On our way home, we had the cab driver stop at a convenience store, and while Jeff was inside, he asked me if Jeff was my husband. I told him yes and he asked how long we had been married. When I told him it was only about six weeks, he proudly told me he and his wife have been married eighteen years and have three children. I explained that Jeff and I have been dating for over seven years. To which he responded, “Oh, so you get married now because you are pregnant?” I almost burst out laughing! I told him no, I was not pregnant. “Why? You don’t want to be pregnant?” I smiled in the dark of the backseat. This is a common line of questioning here. It does not make sense to a lot of people that we are married and not having children.
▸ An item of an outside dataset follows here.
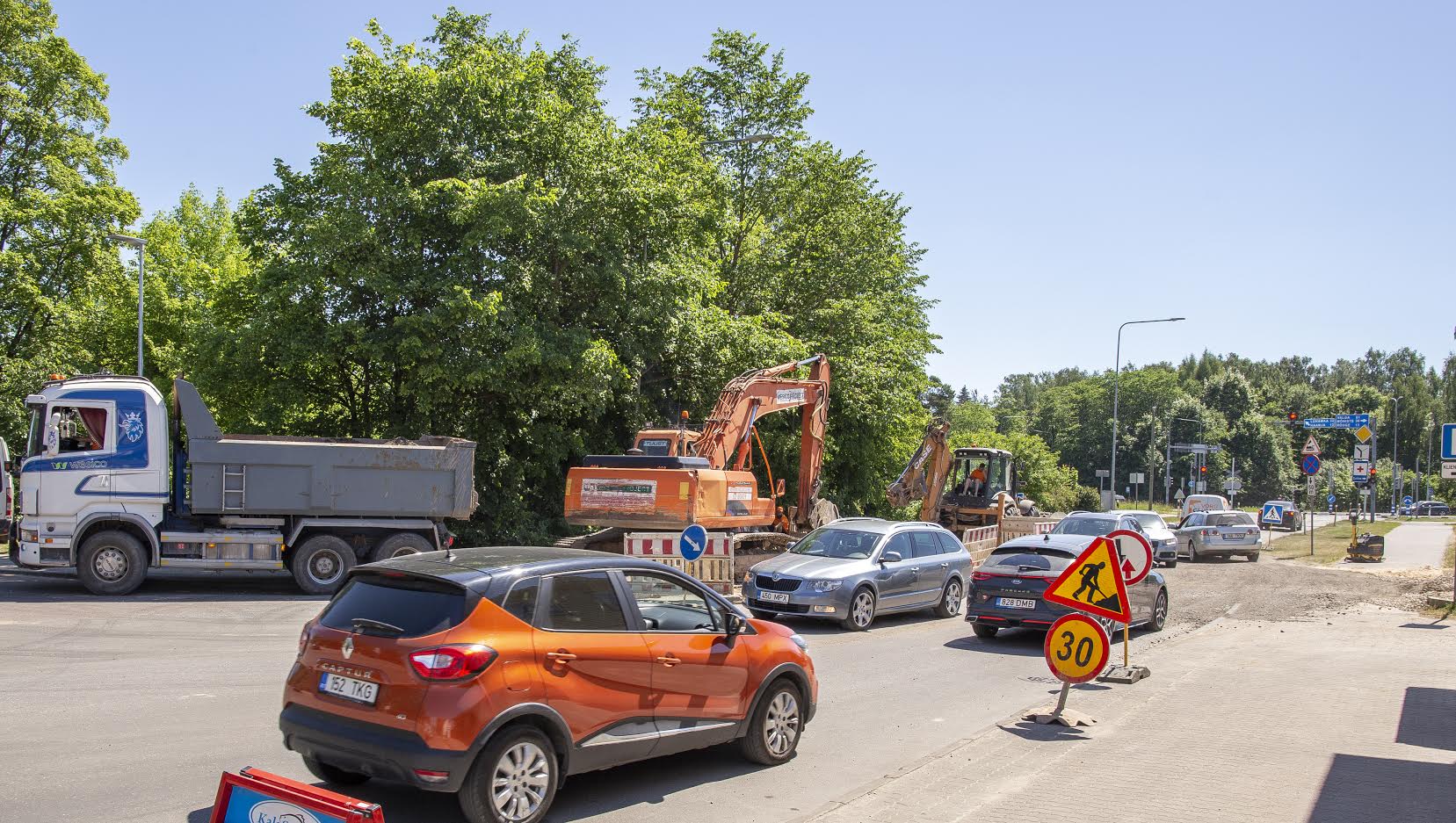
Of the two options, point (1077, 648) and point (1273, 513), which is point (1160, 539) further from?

But this was the first time someone had assumed I was pregnant simply because I was married! 🙂 I realized once we got home that this was nothing culturally abnormal or inappropriate in his mind; his oldest daughter is 18 – the exact number of years he’s been married.
We had Monday off this week for All Heroes Day. It was a quiet one in the Mayrose household. I spent a good deal of time thinking of one of my greatest heroes: my grandmother who passed away a little over six months ago. I miss her and think of her often. Already I’ve told stories of her to my students who marvel at the fact that she was over 100 years old. Tomorrow, when I have them journal about their heroes, I will be sure to tell them more about her and what a strong woman she was. This way, she lives on.
Mostly I spent the day gettingt some school work done and Jeff worked out. Other than that, the day was uneventful. I know it seems like we never work, what with the weather and the holidays, but this will be our last short work week for about six weeks. September is devoid of holidays, so unless we have another typhoon or tropical depression, it’s nose-to-the-grindstone time here in Subic! I’ll be happy to have a settled routine – remind me of that when I start complaining about working too much in my later blogs. 🙂
This weekend marked the one month anniversary of our arrival in Subic Bay. It’s hard to believe it’s only been 30 or so days since we got here; it definitely feels like we’ve been here, known the people at Brent, and been away from our families and friends a lot longer than that. We are starting to get comfortable here, which is good. The weather has settled down (hopefully for good!), we have begun to feel adjusted at school, and our surroundings are familiar. Next weekend we venture off to Manila (maybe the third time is the charm and we will enjoy the city) with 20 or so runners for our first cross country meet. That should shake things up a bit; no chance of getting bored chaperoning teenagers around a major city!